Friday, April 6, 2012

"Not before Good Friday"

"Not before Good Friday," was her gardening mantra. 

 
 My grandmother, Joan  (of Joan and Hughsey and the Gin Martinis), had quite the green thumb.  She always maintained an impeccable yard and a beautiful garden.  She attended her Green Acres Garden Club meetings regularly, and their highly coveted "Garden of the Month" sign frequently found itself planted in her front yard.  One of my favorite memories is of the time my father, ever the prankster, "stole" the sign and placed it in front of our house.  The irony was that, at the time, my sisters and I were at a standoff over who would weed our overgrown garden and spread the mulch that had been sitting in bags next to the garage for 2 weeks.  Certain that gardening thieves had stolen the sign for themselves, Grandma immediately called the police and reported it stolen.  Needless to say when she arrived at our house later that evening
(as she did almost every day), she was not amused.

This was her copy of George Fitzley's Growing and Preserving Your Own Fruits and Vegetables that  I now keep in my kitchen

Gardening was a point of pride for my grandmother.  She read books, subscribed to magazines, and attended lectures all about gardening.  She knew her stuff and her marching orders were you DID NOT put any new plants in the ground before Good Friday in New Orleans.  The method to her madness was that by Good Friday the risk of a lingering hard freeze was all but eliminated.
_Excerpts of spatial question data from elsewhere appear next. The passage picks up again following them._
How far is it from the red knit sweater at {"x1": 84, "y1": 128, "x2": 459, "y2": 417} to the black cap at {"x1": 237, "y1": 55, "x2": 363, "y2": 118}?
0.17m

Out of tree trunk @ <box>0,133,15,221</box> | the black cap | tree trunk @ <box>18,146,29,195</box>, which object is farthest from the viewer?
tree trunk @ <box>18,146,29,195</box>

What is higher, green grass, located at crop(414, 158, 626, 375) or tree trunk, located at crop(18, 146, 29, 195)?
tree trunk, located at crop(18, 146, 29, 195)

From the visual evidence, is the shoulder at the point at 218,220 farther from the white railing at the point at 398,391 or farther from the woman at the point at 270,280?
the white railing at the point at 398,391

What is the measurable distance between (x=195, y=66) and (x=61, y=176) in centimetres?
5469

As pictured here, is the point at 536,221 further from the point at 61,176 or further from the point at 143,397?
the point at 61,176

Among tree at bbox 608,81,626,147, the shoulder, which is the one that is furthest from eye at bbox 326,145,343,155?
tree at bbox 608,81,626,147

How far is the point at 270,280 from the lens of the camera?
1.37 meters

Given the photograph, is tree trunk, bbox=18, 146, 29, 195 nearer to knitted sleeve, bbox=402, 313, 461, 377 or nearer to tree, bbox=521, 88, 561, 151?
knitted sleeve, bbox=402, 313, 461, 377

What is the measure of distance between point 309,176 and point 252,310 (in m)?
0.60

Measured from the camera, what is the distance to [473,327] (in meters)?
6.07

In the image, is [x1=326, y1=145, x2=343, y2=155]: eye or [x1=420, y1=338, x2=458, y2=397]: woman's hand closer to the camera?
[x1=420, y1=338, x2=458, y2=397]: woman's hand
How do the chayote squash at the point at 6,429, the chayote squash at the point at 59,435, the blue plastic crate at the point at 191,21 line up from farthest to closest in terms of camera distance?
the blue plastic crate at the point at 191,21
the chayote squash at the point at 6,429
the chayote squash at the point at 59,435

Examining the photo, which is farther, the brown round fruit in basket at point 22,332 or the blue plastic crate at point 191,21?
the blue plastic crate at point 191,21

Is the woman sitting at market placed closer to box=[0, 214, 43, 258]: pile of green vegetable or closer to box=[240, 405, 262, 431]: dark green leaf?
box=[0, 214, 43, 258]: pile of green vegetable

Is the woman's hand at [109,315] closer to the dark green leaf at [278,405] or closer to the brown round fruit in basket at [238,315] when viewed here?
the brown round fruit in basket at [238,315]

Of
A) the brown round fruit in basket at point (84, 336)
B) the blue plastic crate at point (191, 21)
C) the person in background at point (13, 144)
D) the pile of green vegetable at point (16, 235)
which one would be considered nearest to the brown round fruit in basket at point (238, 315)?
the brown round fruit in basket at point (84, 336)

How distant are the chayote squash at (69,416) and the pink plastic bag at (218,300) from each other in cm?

 Each spring, at the first sign of warming weather I always get the itch to head to the nursery and break out the gardening tools, but then I hear her saying those words with her heavy New Orleans accent. "Not before Good Friday."  As far as time lines go, it seems a rather arbitrary day, especially since Easter and Good Friday follow the liturgical calendar and therefore fall on different days each year.  But one thing I've learned is you don't argue with Joan.

It has been a few years now since she passed away, but I always think of her most around Easter time and, of course, Good Friday.  She would always hide eggs in the back yard and the Easter Bunny would always make his way to her house with baskets for me and my 3 younger sisters.  Before we were too old and too cool to appreciate them, she would make us gorgeous smocked Easter dresses with cross stitched collars to go with our new patent leather shoes.

This is me just before I turned 1 on Easter Sunday at my Grandparents' house


Now that I am all grown up with a family and children of my own, I wish William and Henry had gotten the opportunity to meet her.  She would have cross stitched John Johns until the cows came home and probably shown up at our house every evening just as she had done at my parents' for years.   I may never be one tenth the gardener she was, but as long as there are Easter Sundays, there will be Good Fridays and memories of Grandma.